Kim fired, but her shot was wide, impacting harmlessly on the stone face of a rise. Kim turned her face to avoid another spray of dust and rocky shrapnel.

She tried to pray, but the words weren’t there. She couldn’t think; she couldn’t open her mind or heart. She could only hope, desperately, that the creative cosmic whose fingerprints shaped the universe would hear and understand her panicked, inarticulate need.

She closed her eyes. She didn’t scream.

She opened her eyes and fired again. A rider fell.

And suddenly, it was over. Kim shook her head. She had missed the important moment, somehow, the split second among the chaos and tumult when the battle had changed. She fell to her knees, panting. She wanted to throw up.

The remaining creatures fled. The one Kim had just dropped ran, following its bolting mount.

The four mounted humans came together, rallying between the astronauts and the fleeing creatures. One of them was bleeding.

The leader, a woman, called orders, speaking quickly in a language Kim couldn’t understand.
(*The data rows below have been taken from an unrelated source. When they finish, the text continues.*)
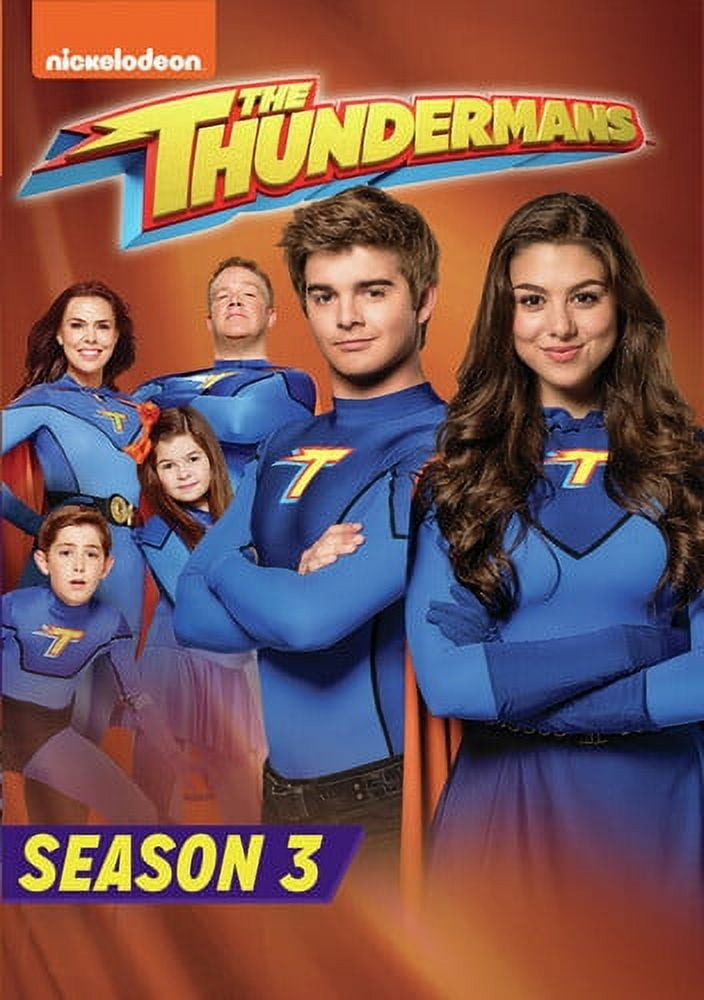 ASMR The Thundermans Complete Series on DVD 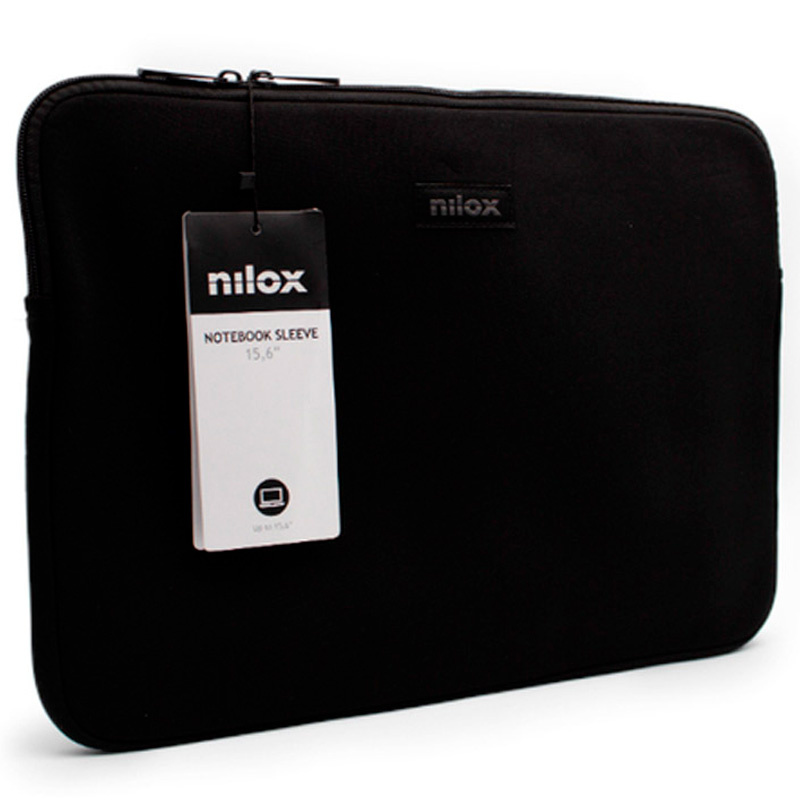 Funda Nilox Sleeve 15.6 pulgadas Neopreno Para Portatil Negra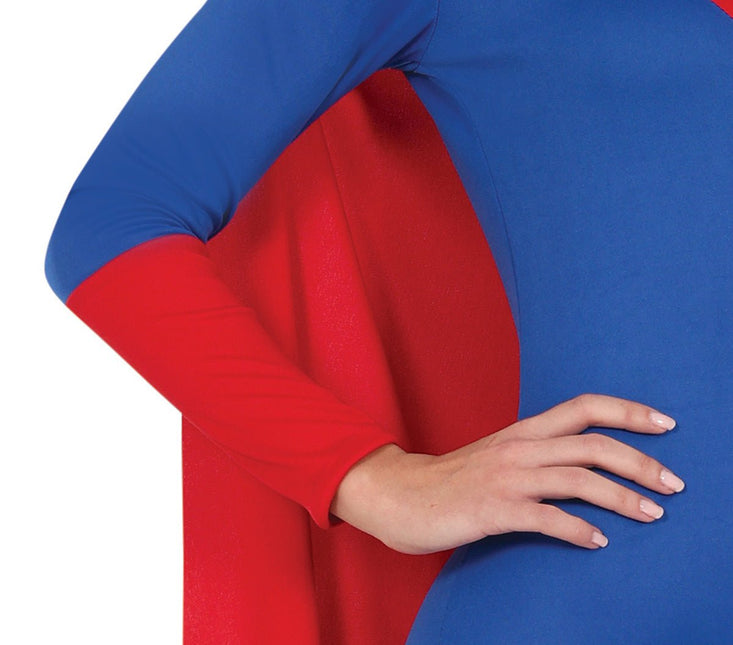 Supergirl Kostuum Blauw Dames van Fiestas Guirca koop je bij Partywinkel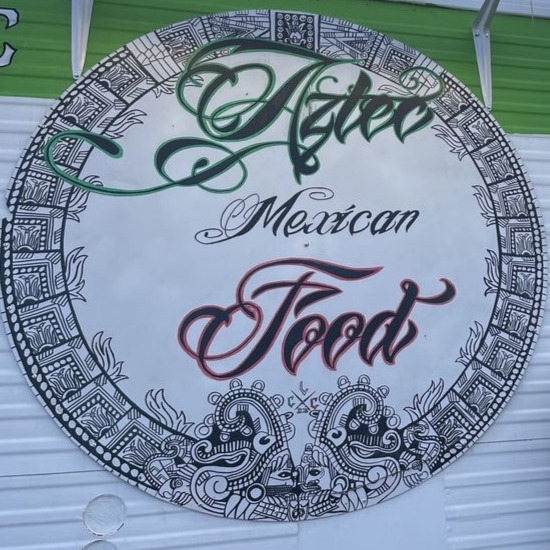 Aztec Food Logo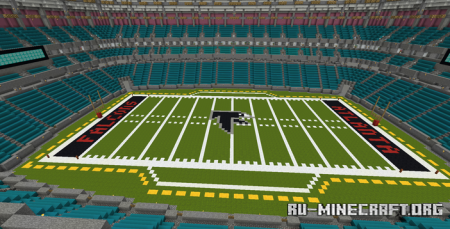  Georgia Dome  Minecraft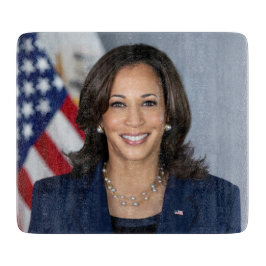 President kandidaat Kamala Harris US 2024 Snijplank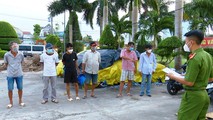 Công an thị xã Giá Rai, Bạc Liêu bắt quả tang 02 vụ đá gà ăn tiền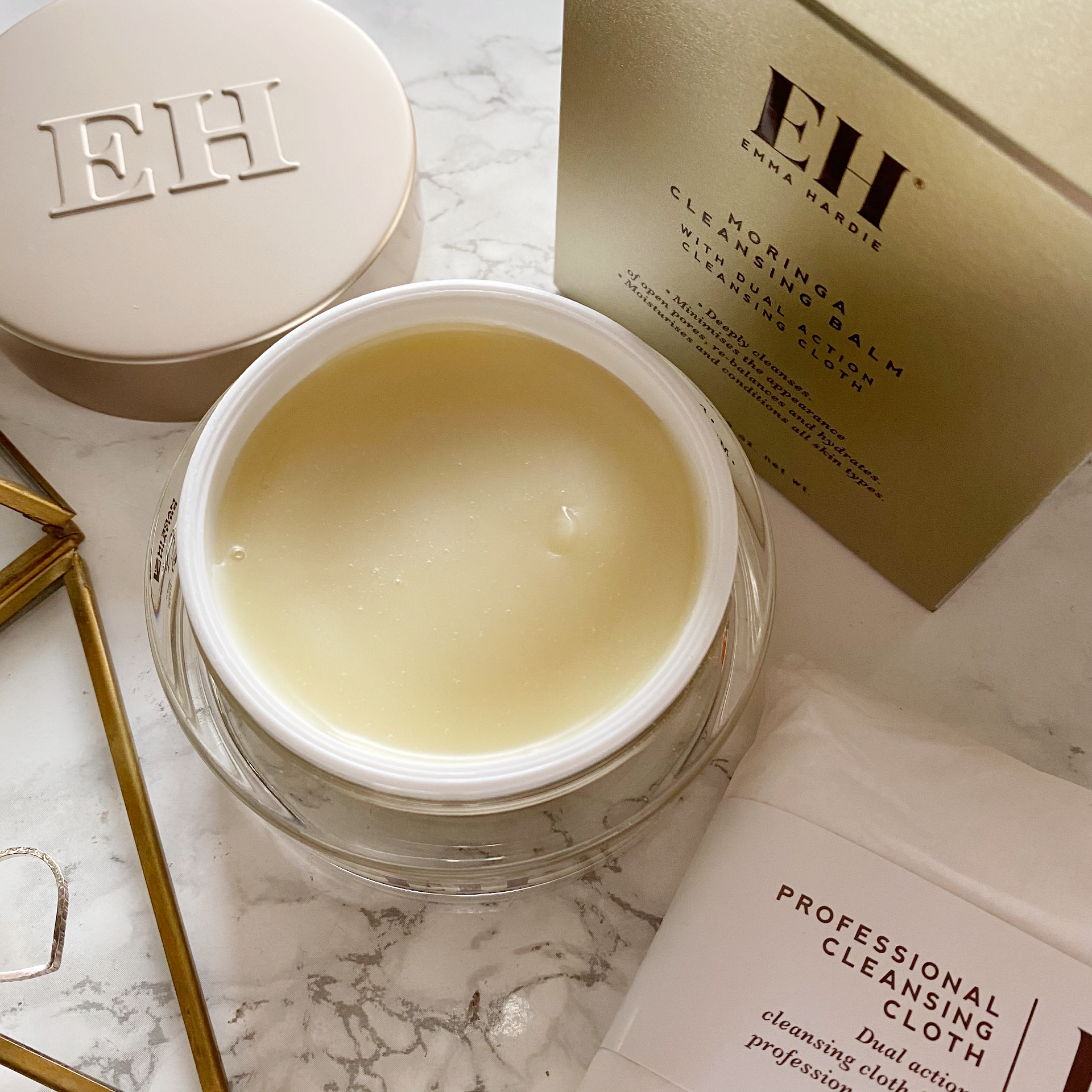 Emma Hardie moringa cleansing balm review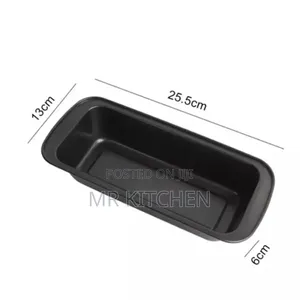 Square Bread Baking Pan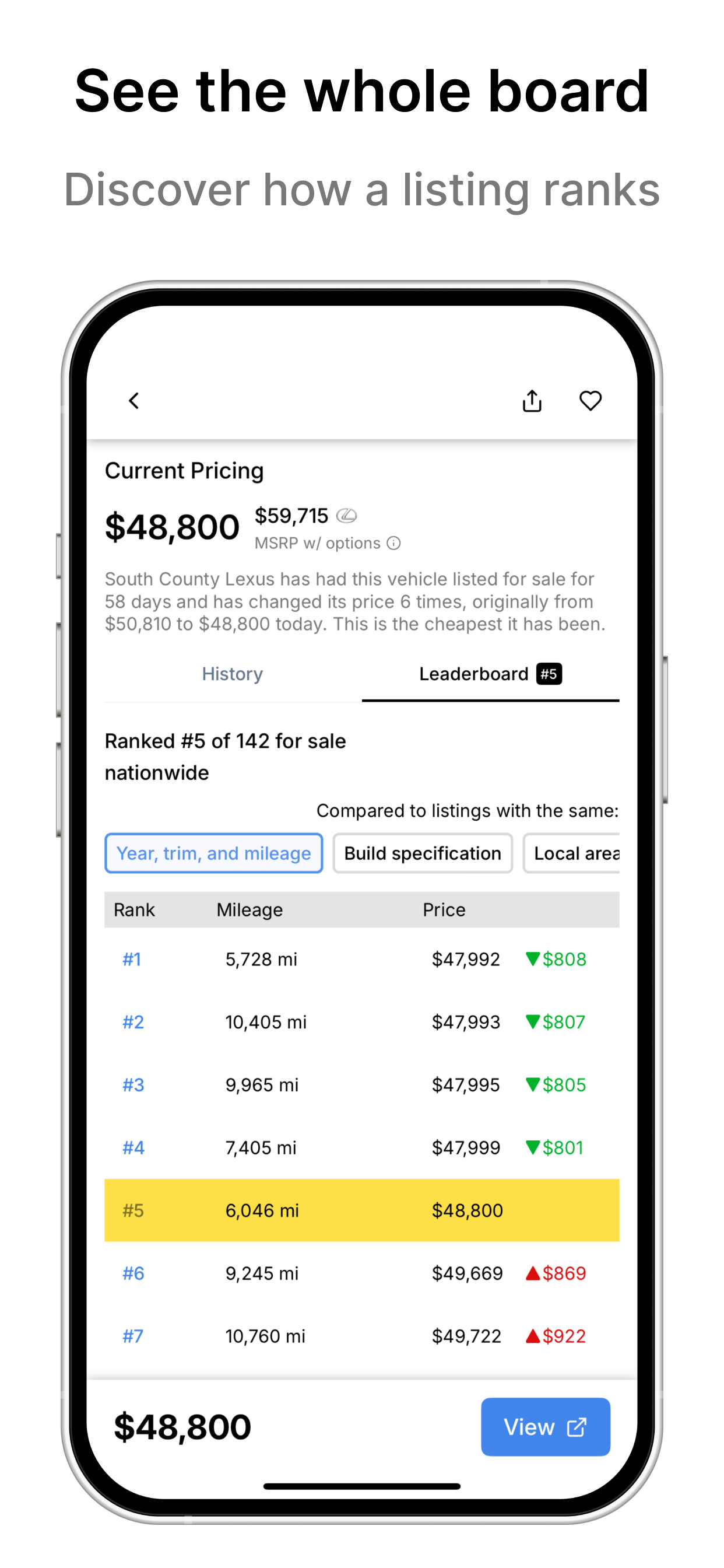 Visor - Smarter Car Search screenshot 4
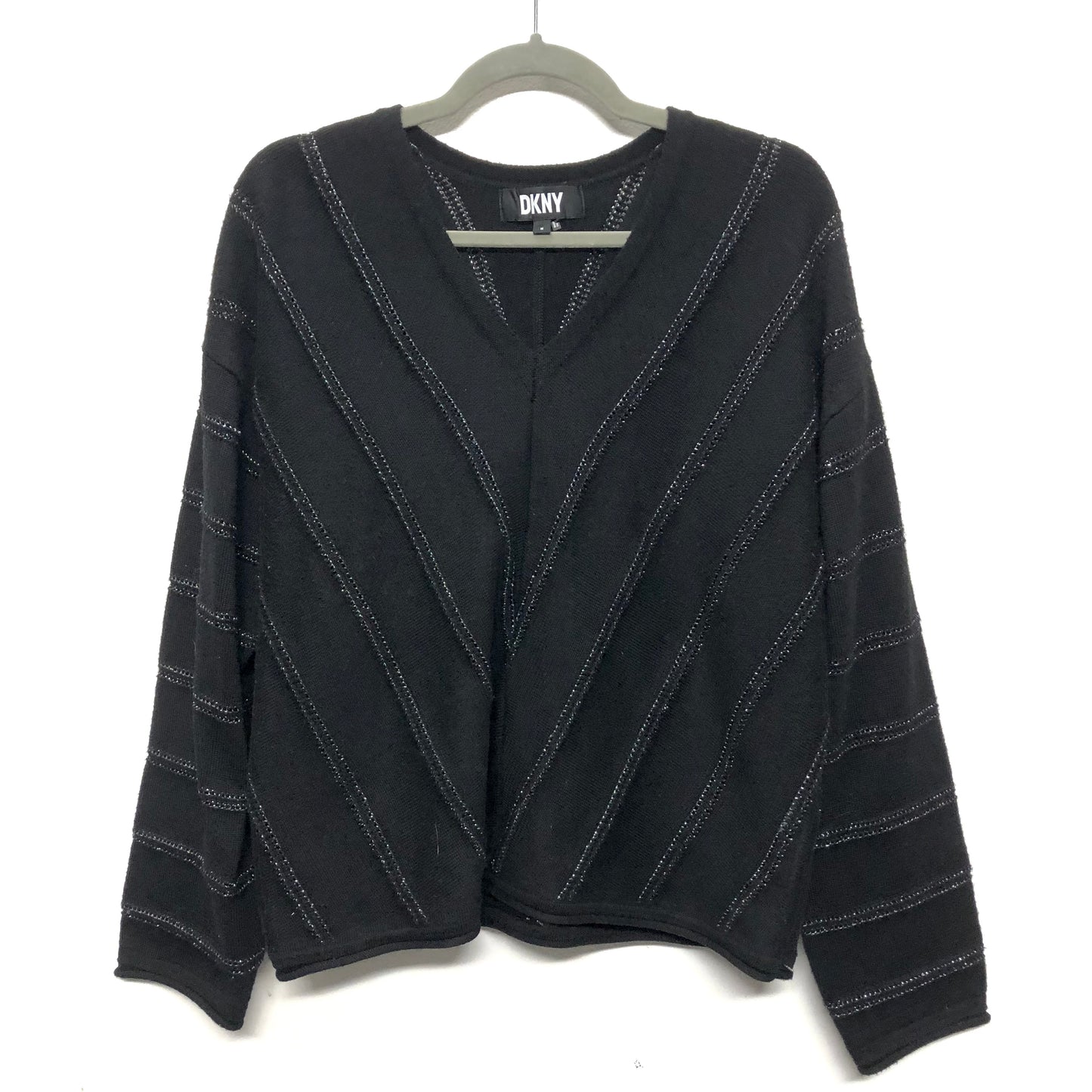 Sweater By Dkny In Black, Size:M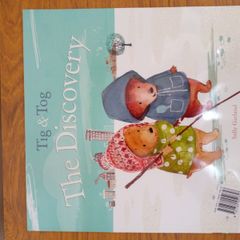 Tig & Tog The Discovery picture book (brand new)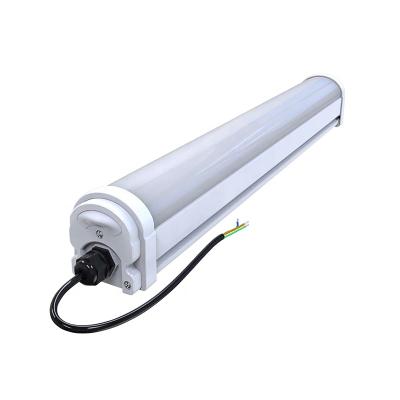 China 32w 4ft Outdoor Mounted Wall Wash Ceiling Tube Energy Saving Indoor Led Light 1.2m for sale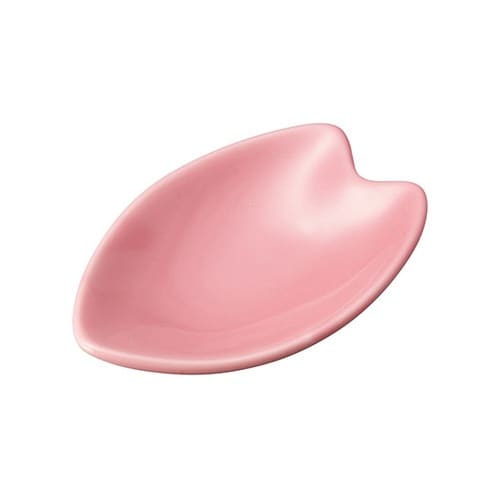 新・花びら珍味入 ピンク 27775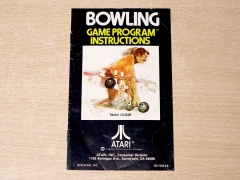Bowling Manual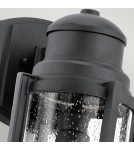 Kinkiety zewnętrzne - Elstead SURI Kinkiet E27 1x60W IP44 Czarny KL-SURI-L - product 2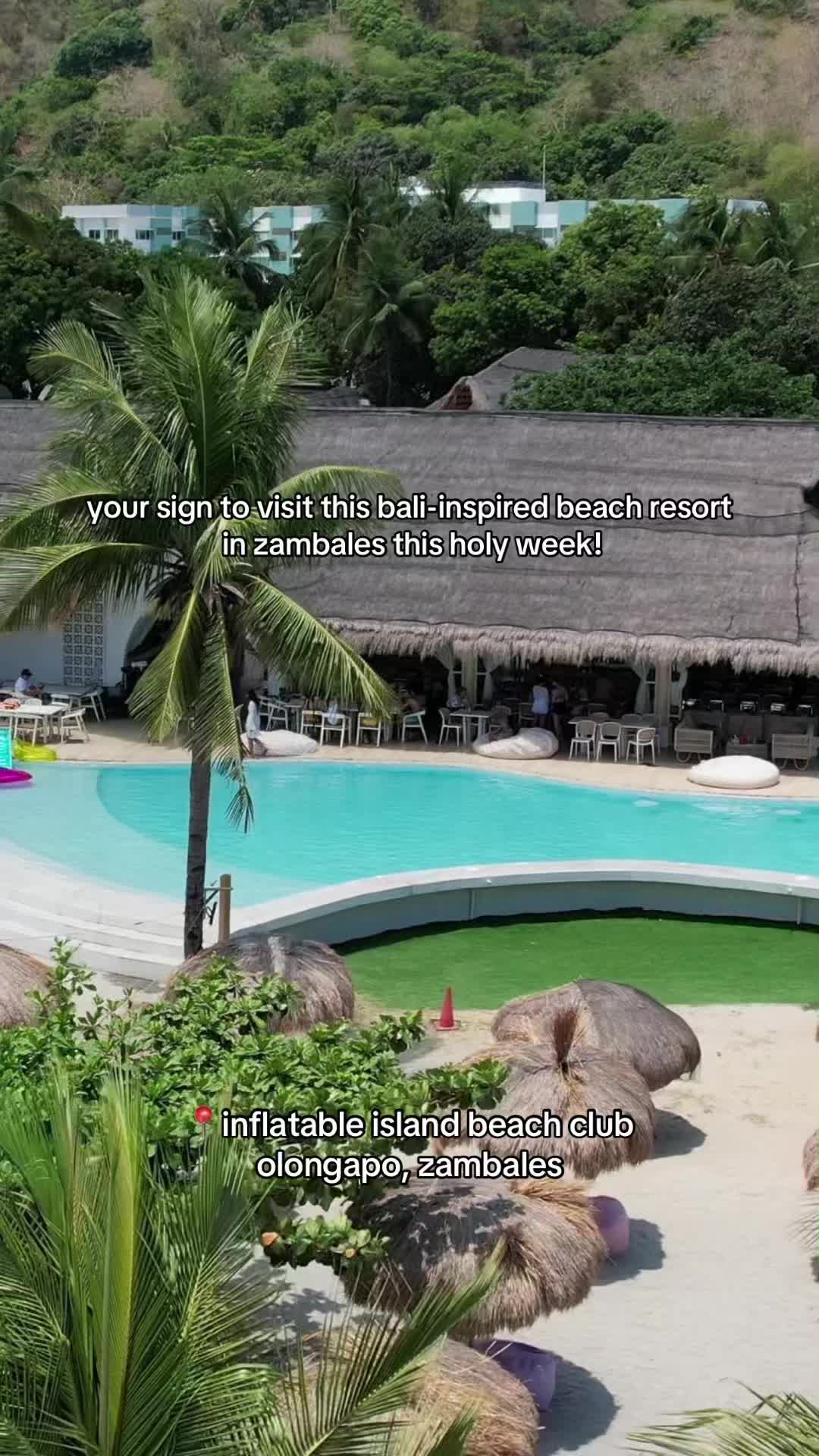 must visit beach destination in zambales this holy week! 🌴✨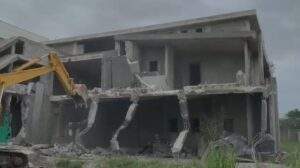 53078 building collapse lagos begins demolition in banana island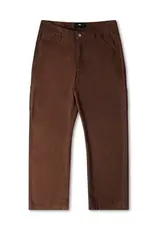 FORMER FORMER VT CANVAS DISTEND CARPENTER PANT - BROWN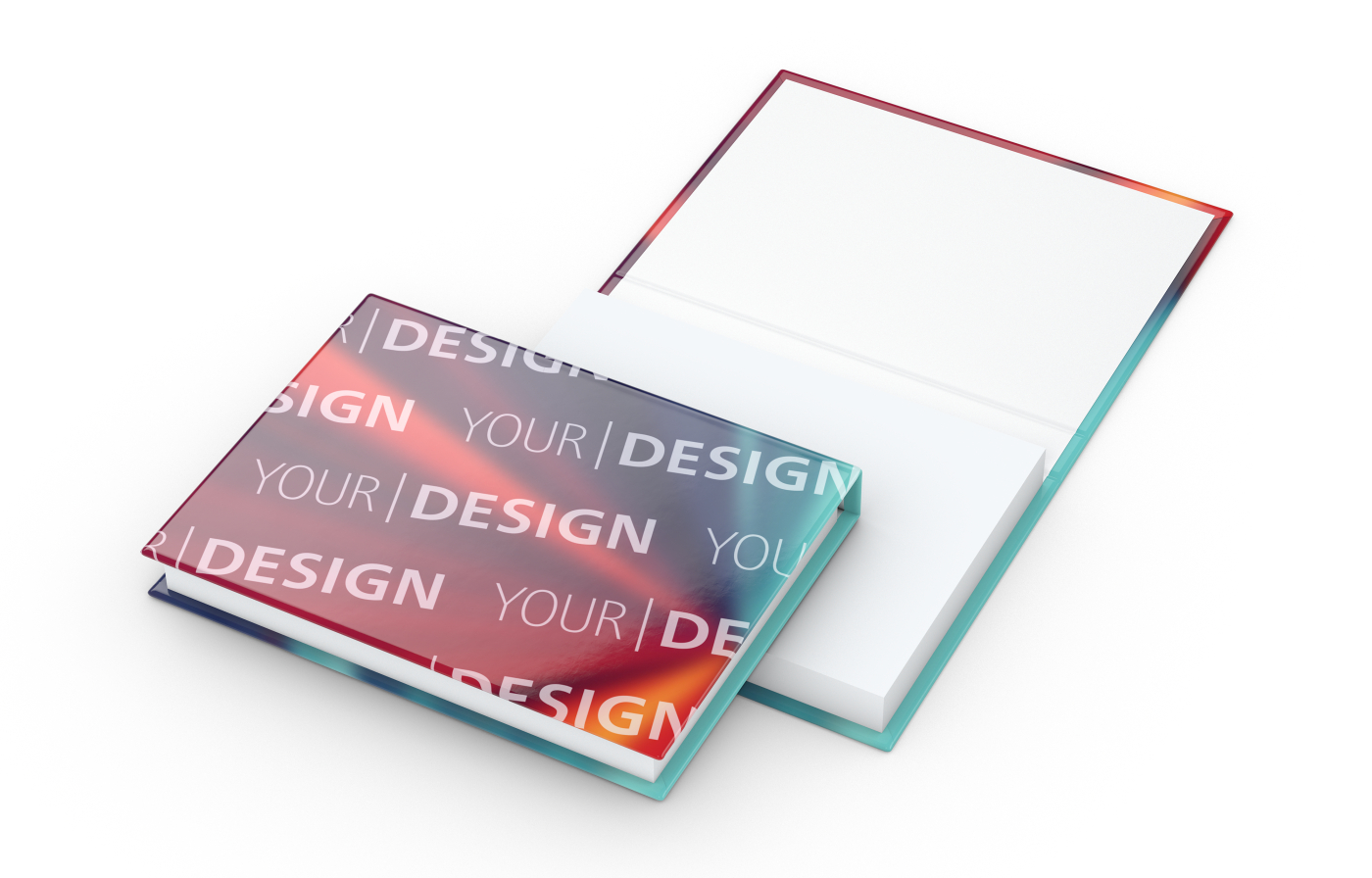 Haftnotiz-Set Dublin White Bookcover Bestseller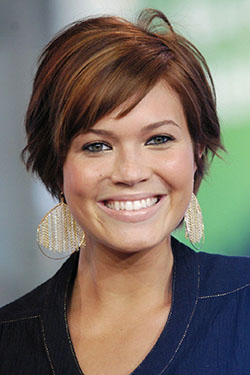 Mandy Moore pelo corto, Mandy Moore: corte bob,  Ideas para teñir el cabello,  Cabello corto,  corte pixie,  El pelo en capas,  Peinado corto  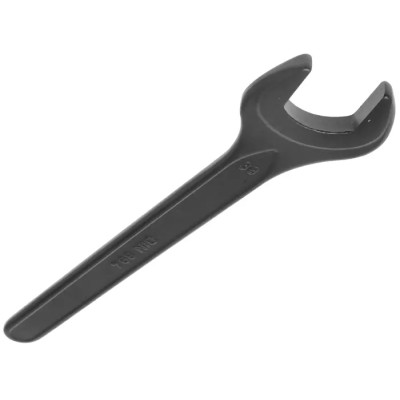 Bahco Single Ended Open Spanner Metric 38 mm, Gun Metal Finish, Alloy Steel, 305mm Length 894M-38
She handed her reins to one of the others and dismounted.

The remaining riders spread out and rode, pursuing the creatures. The leader’s mount followed them. Kim forced herself to stand.

The leader approached them slowly. She wore armor of bronze and leather decorated with elaborate patterns, an aesthetic that reminded Kim of both Celtic and Mayan design. The leader removed her helmet, freeing a river of dark hair. Her eyes flashed like suns. She was, Kim had to admit, quite astonishingly beautiful.

Jack turned back to Kim and raised his eyebrows. “Slime mold, huh?”

Kim stared back at him, blankly, blinking.

“I don’t think she’s Egyptian,” said Dominic.

Kim could only gape. Speech escaped her.

The woman spoke again.

Dominic looked back over his shoulder to Kim. “Can you translate?”

Kim found her voice at last. “Yes,” she snapped, far more sharply than she’d intended. “If I had a few days to record samples and analyze—”

The woman interrupted her. “You speak like the English?”

“Okay,” said Jack. “Totally didn’t see that coming.”

“Come with me,” said the woman. “Quickly!”

Dominic approached her slowly, carefully, his hand out. “Who—?”

“My name is Skye Nayal. Hurry. Those creatures will be back. We must reach the Fallen City!”